Global anthurium production
In 2013, anthurium production totaled 5,700 metric tons, worth $27.1 million USD. The majority of anthurium production takes place in Hawaii, which produced 4,200 metric tons in 2013 valued at $20.1 million. Other significant producers include Colombia (800 metric tons), Costa Rica (600 metric tons), and Ecuador (100 metric tons).
The great majority of anthurium species are native to Colombia. Ecuador is home to about 200 species, while Peru and Panama each have around 100 species. The Caribbean islands combined have less than 50 anthurium species. Puerto Rico has the greatest diversity of anthurium species in the Caribbean, with 22 species.
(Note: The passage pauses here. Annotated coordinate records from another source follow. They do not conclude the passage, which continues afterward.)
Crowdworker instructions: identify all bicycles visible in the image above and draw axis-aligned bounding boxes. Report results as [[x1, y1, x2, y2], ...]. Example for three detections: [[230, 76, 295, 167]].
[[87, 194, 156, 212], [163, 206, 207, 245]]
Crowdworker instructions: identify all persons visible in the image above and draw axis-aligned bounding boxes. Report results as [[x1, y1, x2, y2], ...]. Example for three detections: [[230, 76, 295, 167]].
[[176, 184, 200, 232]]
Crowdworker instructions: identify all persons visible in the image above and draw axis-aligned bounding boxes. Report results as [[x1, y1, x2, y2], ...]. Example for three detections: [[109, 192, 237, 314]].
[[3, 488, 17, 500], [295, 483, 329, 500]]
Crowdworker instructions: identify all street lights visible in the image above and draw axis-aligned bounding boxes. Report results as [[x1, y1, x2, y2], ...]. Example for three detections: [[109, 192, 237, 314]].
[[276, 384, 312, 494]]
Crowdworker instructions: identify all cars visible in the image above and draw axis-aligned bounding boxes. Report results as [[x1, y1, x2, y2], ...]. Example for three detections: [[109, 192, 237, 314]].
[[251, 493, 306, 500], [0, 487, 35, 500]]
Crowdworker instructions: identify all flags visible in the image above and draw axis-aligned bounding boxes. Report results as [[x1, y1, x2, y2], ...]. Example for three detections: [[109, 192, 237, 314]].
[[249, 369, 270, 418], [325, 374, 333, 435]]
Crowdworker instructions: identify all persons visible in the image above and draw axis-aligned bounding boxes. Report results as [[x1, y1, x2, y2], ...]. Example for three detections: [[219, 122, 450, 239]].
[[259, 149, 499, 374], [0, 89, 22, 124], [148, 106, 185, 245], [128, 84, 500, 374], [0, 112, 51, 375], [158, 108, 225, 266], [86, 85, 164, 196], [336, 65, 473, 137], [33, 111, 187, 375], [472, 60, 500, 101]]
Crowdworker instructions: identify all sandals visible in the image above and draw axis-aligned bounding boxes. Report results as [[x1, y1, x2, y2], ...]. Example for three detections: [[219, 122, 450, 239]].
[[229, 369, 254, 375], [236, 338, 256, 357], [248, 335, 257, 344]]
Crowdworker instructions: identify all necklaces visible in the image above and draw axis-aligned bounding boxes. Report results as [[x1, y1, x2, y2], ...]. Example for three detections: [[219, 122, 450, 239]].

Anthurium cultivation first began in Hawaii in the late 19th century. Hawaii remains the largest producer of anthuriums, with about 90% of all commercially grown anthuriums coming from the islands. Anthurium production in Hawaii has declined in recent years, due to competition from South American producers.
Colombia is the second-largest producer of anthuriums, with 800 metric tons produced in 2013. The majority of Colombia's anthurium production takes place in the department of Antioquia, specifically in the municipality of Santa Bárbara.
Costa Rica is the third-largest producer of anthuriums, with 600 metric tons produced in 2013. The vast majority of Costa Rica's anthurium production takes place in the province of Alajuela.
Ecuador is the fourth-largest producer of anthuriums, with 100 metric tons produced in 2013. The majority of Ecuador's anthurium production takes place in the provinces of Cotopaxi and Pichincha.
Puerto Rico is the fifth-largest producer of anthuriums, with 50 metric tons produced in 2013. Puerto Rico has the greatest diversity of anthurium species in the Caribbean, with 22 species.